- Exercise prompt -
Each of the entries beneath this task should be written out exactly.
Records for this exercise below:
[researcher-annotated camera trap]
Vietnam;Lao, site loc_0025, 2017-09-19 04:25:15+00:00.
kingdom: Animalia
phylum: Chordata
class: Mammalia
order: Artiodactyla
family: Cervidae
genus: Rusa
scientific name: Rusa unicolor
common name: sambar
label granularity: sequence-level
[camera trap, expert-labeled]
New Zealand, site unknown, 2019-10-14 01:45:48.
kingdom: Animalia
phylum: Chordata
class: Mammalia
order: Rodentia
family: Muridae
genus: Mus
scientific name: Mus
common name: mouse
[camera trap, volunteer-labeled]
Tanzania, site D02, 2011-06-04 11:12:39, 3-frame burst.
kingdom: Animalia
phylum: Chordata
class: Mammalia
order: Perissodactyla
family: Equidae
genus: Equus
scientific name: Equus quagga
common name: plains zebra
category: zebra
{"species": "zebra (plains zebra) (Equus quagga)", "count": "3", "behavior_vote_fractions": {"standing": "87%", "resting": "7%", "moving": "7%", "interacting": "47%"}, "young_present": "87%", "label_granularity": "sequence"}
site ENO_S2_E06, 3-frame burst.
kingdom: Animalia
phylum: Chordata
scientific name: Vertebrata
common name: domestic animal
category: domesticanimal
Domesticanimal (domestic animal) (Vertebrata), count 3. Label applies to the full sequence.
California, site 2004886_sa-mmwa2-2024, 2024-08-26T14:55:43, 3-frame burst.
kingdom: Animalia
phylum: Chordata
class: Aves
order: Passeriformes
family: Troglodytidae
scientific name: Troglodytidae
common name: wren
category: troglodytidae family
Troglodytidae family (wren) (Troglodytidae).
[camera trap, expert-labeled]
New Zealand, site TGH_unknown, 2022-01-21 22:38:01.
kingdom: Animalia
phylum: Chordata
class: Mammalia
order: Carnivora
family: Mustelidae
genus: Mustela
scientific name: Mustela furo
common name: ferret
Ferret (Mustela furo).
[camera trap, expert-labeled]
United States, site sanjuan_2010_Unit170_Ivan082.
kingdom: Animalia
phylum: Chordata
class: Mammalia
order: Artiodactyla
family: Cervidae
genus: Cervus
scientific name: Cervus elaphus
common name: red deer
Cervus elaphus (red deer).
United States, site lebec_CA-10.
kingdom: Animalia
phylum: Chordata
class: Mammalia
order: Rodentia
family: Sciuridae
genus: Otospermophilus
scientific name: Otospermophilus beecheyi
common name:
End of Records for this exercise.
- Task answer -
[researcher-annotated camera trap]
Vietnam;Lao, site loc_0025, 2017-09-19 04:25:15+00:00.
kingdom: Animalia
phylum: Chordata
class: Mammalia
order: Artiodactyla
family: Cervidae
genus: Rusa
scientific name: Rusa unicolor
common name: sambar
label granularity: sequence-level
[camera trap, expert-labeled]
New Zealand, site unknown, 2019-10-14 01:45:48.
kingdom: Animalia
phylum: Chordata
class: Mammalia
order: Rodentia
family: Muridae
genus: Mus
scientific name: Mus
common name: mouse
[camera trap, volunteer-labeled]
Tanzania, site D02, 2011-06-04 11:12:39, 3-frame burst.
kingdom: Animalia
phylum: Chordata
class: Mammalia
order: Perissodactyla
family: Equidae
genus: Equus
scientific name: Equus quagga
common name: plains zebra
category: zebra
{"species": "zebra (plains zebra) (Equus quagga)", "count": "3", "behavior_vote_fractions": {"standing": "87%", "resting": "7%", "moving": "7%", "interacting": "47%"}, "young_present": "87%", "label_granularity": "sequence"}
site ENO_S2_E06, 3-frame burst.
kingdom: Animalia
phylum: Chordata
scientific name: Vertebrata
common name: domestic animal
category: domesticanimal
Domesticanimal (domestic animal) (Vertebrata), count 3. Label applies to the full sequence.
California, site 2004886_sa-mmwa2-2024, 2024-08-26T14:55:43, 3-frame burst.
kingdom: Animalia
phylum: Chordata
class: Aves
order: Passeriformes
family: Troglodytidae
scientific name: Troglodytidae
common name: wren
category: troglodytidae family
Troglodytidae family (wren) (Troglodytidae).
[camera trap, expert-labeled]
New Zealand, site TGH_unknown, 2022-01-21 22:38:01.
kingdom: Animalia
phylum: Chordata
class: Mammalia
order: Carnivora
family: Mustelidae
genus: Mustela
scientific name: Mustela furo
common name: ferret
Ferret (Mustela furo).
[camera trap, expert-labeled]
United States, site sanjuan_2010_Unit170_Ivan082.
kingdom: Animalia
phylum: Chordata
class: Mammalia
order: Artiodactyla
family: Cervidae
genus: Cervus
scientific name: Cervus elaphus
common name: red deer
Cervus elaphus (red deer).
United States, site lebec_CA-10.
kingdom: Animalia
phylum: Chordata
class: Mammalia
order: Rodentia
family: Sciuridae
genus: Otospermophilus
scientific name: Otospermophilus beecheyi
common name:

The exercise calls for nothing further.